Required work
• A. In the text on Colorado's experience with TABOR, by about what percent did total state spending in Colorado grow from 1993 to 2002?
• B. Transcribe the passage of the TABOR text between "The implementation of" and "added 17.2 percent.", inclusive.

Discussion of the SOS proposal in Michigan has so frequently involved TABOR and its impact on Colorado’s state budget and economy that Colorado’s experience is reviewed in some detail below. Also reviewed are the SOS spending cap’s possible effects on Michigan had the SOS proposal been in place during the past dozen years; the spending cap’s use of inflation and population; the provision eliminating pensions for legislators; and issues concerning debatable terminology in the SOS proposal.
Colorado’s Experience with TABOR
The Colorado Economy: 1993-2001
An analysis of Colorado state spending both before and after the passage of TABOR suggests that the amendment restrained state spending growth. According to the Golden, Colo.-based Independence Institute, from 1993, when TABOR was enacted, to 2002, total state spending grew about 64 percent — more or less matching the combined total growth of population and inflation for the period. In contrast, in the decade before TABOR, Colorado spending increased nearly 90 percent — more than double the 40.1 percent combination of inflation and population.
The implementation of TABOR coincided with strong economic growth for Colorado. Even after a pronounced recession beginning in 2001, Colorado’s job growth from 1993 to 2006 was nearly 38 percent, or almost 690,000 new jobs.∂∂ This substantially eclipsed the 20 percent national job growth for the same period. In contrast, in the 10-year period prior to TABOR’s enactment, the nation added 19 percent to its jobs base, while Colorado added 17.2 percent.
Likewise, an analysis of U.S. Census Bureau data shows that Colorado’s population increased faster than the national average following enactment of TABOR. The Washington, D.C.-based Heritage Foundation also found that measures of per-capita personal income growth and per-capita gross state product show Colorado lagging the national average in the decade prior to TABOR and then significantly outperforming the average in the decade afterward. From 1993 to 2005, U.S. Census Bureau figures show that Colorado’s population increased 29 percent, double the national average.

Provided data
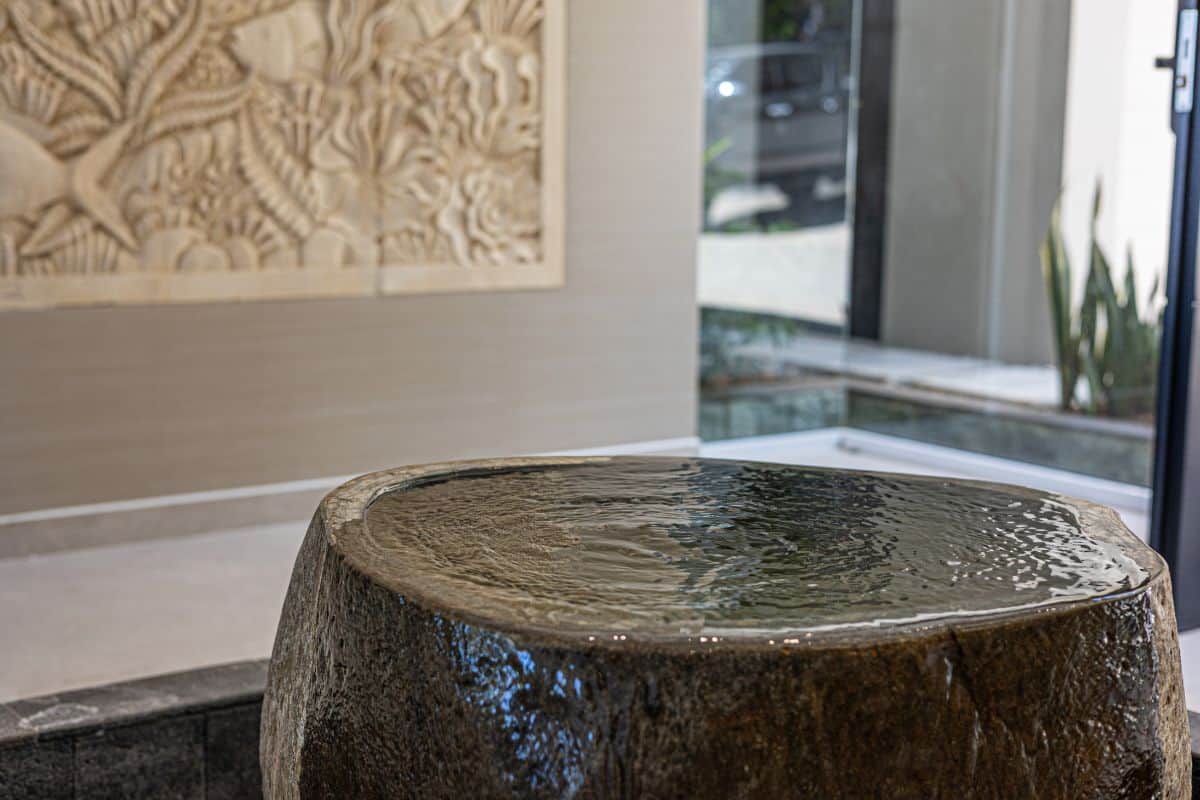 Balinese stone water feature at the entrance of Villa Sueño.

Answers for this exercise
• A. About 64 percent.

• B.
The implementation of TABOR coincided with strong economic growth for Colorado. Even after a pronounced recession beginning in 2001, Colorado’s job growth from 1993 to 2006 was nearly 38 percent, or almost 690,000 new jobs.∂∂ This substantially eclipsed the 20 percent national job growth for the same period. In contrast, in the 10-year period prior to TABOR’s enactment, the nation added 19 percent to its jobs base, while Colorado added 17.2 percent.